··· Data records

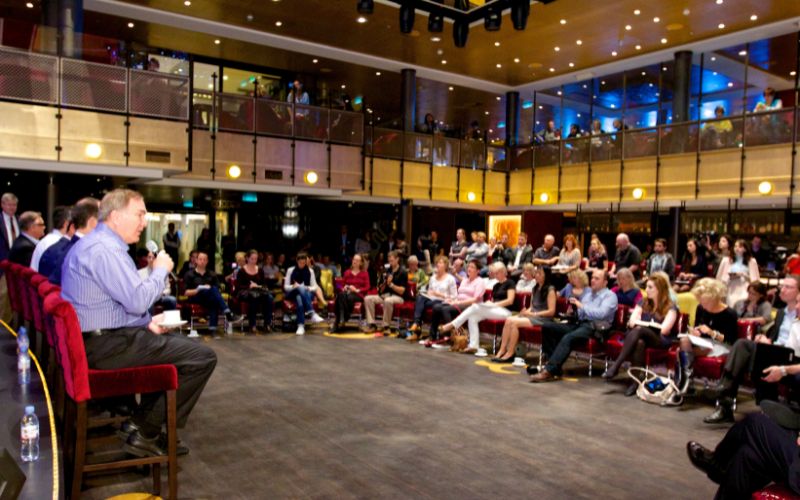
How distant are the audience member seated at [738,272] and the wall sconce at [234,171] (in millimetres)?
9286

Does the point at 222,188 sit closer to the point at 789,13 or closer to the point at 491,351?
the point at 491,351

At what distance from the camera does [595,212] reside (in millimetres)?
15969

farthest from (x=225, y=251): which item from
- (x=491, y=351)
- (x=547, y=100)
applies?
(x=547, y=100)

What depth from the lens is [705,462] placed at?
11.5 ft

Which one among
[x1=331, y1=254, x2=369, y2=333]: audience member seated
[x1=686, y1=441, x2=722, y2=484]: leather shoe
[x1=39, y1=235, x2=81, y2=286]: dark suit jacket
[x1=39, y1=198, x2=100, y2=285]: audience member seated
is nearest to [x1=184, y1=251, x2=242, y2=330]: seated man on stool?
[x1=331, y1=254, x2=369, y2=333]: audience member seated

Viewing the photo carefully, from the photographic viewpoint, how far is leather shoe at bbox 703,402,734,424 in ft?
17.8

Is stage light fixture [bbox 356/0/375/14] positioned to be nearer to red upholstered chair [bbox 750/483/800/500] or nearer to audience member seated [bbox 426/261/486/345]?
audience member seated [bbox 426/261/486/345]

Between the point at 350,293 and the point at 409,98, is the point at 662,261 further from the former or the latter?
the point at 409,98

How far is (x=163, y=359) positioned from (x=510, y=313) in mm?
5871

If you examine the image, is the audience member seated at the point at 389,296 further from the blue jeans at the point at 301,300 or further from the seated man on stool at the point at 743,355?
the seated man on stool at the point at 743,355

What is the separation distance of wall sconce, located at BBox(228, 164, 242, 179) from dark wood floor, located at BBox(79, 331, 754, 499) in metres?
6.19

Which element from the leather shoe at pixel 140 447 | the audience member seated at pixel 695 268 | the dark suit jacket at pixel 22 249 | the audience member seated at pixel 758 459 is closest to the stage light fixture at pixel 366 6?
the dark suit jacket at pixel 22 249

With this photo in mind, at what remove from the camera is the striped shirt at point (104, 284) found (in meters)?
3.32

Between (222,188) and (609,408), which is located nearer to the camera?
(609,408)
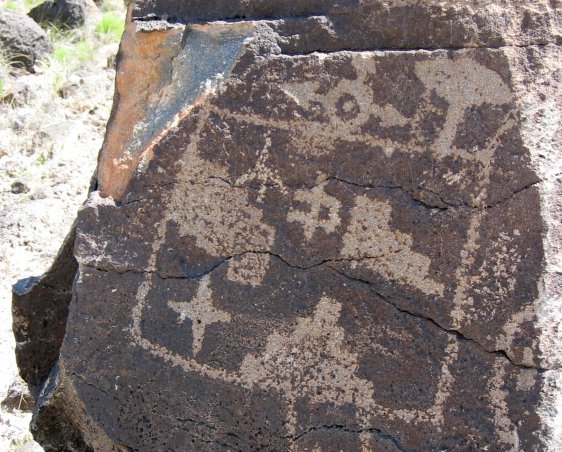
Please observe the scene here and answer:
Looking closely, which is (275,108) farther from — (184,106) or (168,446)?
(168,446)

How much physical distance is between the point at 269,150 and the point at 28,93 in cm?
288

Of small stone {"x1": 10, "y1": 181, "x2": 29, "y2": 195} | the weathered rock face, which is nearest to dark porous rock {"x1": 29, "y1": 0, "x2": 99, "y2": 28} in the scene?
small stone {"x1": 10, "y1": 181, "x2": 29, "y2": 195}

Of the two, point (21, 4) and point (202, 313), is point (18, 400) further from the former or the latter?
point (21, 4)

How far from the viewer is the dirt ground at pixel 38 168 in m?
2.85

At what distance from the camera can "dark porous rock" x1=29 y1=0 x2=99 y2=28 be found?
516cm

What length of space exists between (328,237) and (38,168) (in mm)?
2338

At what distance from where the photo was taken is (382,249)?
1517mm

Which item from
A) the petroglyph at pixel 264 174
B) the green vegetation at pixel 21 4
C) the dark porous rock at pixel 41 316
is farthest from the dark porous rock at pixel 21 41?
the petroglyph at pixel 264 174

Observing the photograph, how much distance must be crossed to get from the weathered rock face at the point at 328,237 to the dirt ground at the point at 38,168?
94cm


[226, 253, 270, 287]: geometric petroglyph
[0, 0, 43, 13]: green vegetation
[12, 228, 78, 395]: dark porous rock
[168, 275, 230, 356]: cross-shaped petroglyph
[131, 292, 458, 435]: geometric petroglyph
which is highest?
[226, 253, 270, 287]: geometric petroglyph

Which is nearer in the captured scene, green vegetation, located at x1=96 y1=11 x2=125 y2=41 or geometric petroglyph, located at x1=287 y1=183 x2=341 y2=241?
geometric petroglyph, located at x1=287 y1=183 x2=341 y2=241

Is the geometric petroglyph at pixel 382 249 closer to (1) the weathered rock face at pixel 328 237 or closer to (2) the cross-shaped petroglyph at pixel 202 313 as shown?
(1) the weathered rock face at pixel 328 237

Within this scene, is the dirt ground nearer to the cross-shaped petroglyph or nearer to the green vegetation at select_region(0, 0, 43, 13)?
the cross-shaped petroglyph

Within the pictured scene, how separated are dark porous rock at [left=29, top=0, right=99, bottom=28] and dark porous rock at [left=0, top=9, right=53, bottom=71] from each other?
0.49 m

······

## What you are asked to do
Arrange the data from the line containing "Which is nearer" up to and including the last line as a Markdown table with the columns Row and Line, leaving out blank lines.

## Exercise solution
| Row | Line |
|---|---|
| 1 | Which is nearer in the captured scene, green vegetation, located at x1=96 y1=11 x2=125 y2=41 or geometric petroglyph, located at x1=287 y1=183 x2=341 y2=241? |
| 2 | geometric petroglyph, located at x1=287 y1=183 x2=341 y2=241 |
| 3 | Is the geometric petroglyph at pixel 382 249 closer to (1) the weathered rock face at pixel 328 237 or closer to (2) the cross-shaped petroglyph at pixel 202 313 as shown? |
| 4 | (1) the weathered rock face at pixel 328 237 |
| 5 | Within this scene, is the dirt ground nearer to the cross-shaped petroglyph or nearer to the green vegetation at select_region(0, 0, 43, 13)? |
| 6 | the cross-shaped petroglyph |
| 7 | Within the pictured scene, how separated are dark porous rock at [left=29, top=0, right=99, bottom=28] and dark porous rock at [left=0, top=9, right=53, bottom=71] from each other? |
| 8 | 0.49 m |